After my auto 096 decided to short itself out, fused the bunch of wires at the passenger door sill and almost burn down my car, I bought a 98 Golf ABF manual halfcut. It started at the halfcut shop with an external fuel pump. I did the same when it was delivered. I cut a normal key and tried starting, it just cranked and wouldn't start. Placed the supplied chipped key (1 & only) near the barrel and it can start with the duplicate. Took out the transponder ring, hanging below the steering and placed the chipped key within the ring, it started with the duplicate. All this is done with the stand alone fuel pump.
Now I have finished transferring the whole front end over to my 93 Vento today while maintaining my ignition barrel and steering column, putting the chipped key and ring inside the dash (they're in and on the halfcut ignition barrel): it won't start.
Funny thing was when I was checking for sparks, with a spare plug in the wire touching the manifold, she fires up on 3 cylinders. Oh and the fuel gauge was cut off during cranking. Then the battery was drained. Can't imagine how frustrated I was coz I have to go Singapore tomorrow till Friday and can't work on the car. Was hoping to get her fired up today. I double check my connections which was all labeled. I do not have VAGCOM.
After searching the internet for the last 2 hrs, there's no clear cut answer to an immobilizer bypass. Only mentioned it cuts the fuel supply and only be sensing the chip for about 2 seconds, the key can be removed thereafter and normally with an immobilizer problem, the engine will fire up for 2 seconds.
I am confused as I was using an external stand alone pump direct to battery, the immobilizer will not be able to interrupt the fuel supply. How come the halfcut won't start with the duplicate key? Now the car won't start, just crank. Is it something else? Crank sensor?

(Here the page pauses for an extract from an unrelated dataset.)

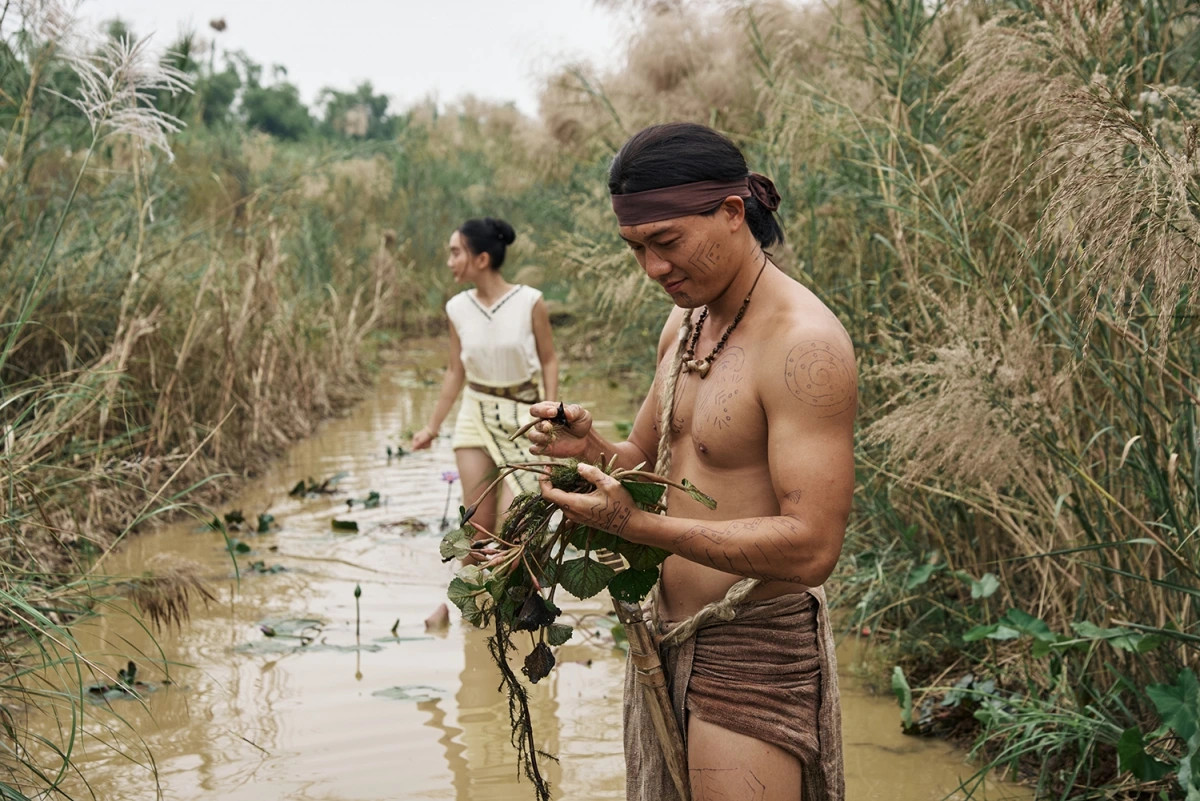 ve ngoai san chac cua nam dien vien tram ty dong chu Dong tu hinh anh 5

Looking thru the wiring diagram and should it be an immobilizer issue, is it possible to substitute the ECU's pin#43 (11-14v) with a key on supply to pin 85 of the fuel pump relay? Will the other functions of the ECU like ignition advance be working properly?
Why isn't there a negative supply to the relay? I thought all relays need a negative feed.
Looking closely at the wiring diagrams during outstation, the fuel pump relay supply positive to both the fuel pump and the injectors. I guess that's how the halfcut won't start with the duplicate key. The feed from ECU Pin #6 to G1/3 to Fuel Pump Relay is actually a negative. Was thinking of supplying a negative to it to try to bypass the immobilizer once I got back and there wasn't any feedback/suggestion to my thread.
After work today, decided to double check all my connections, so removed the dash and disconnected all the fuse box wires and start over to plug everything in. And you know what : she started after that. Haha. A real mystery. The only thing I didn't hook up this time was the seat belt buzzer.
The meter "CAT" light is blinking and brake light is on. The halfcut came with a braided cable (with 2 wires inside) hanging below the crossmember, what is that connected to? Share the same socket holder on the rear mounting with the O2 sensor. Can I live without it?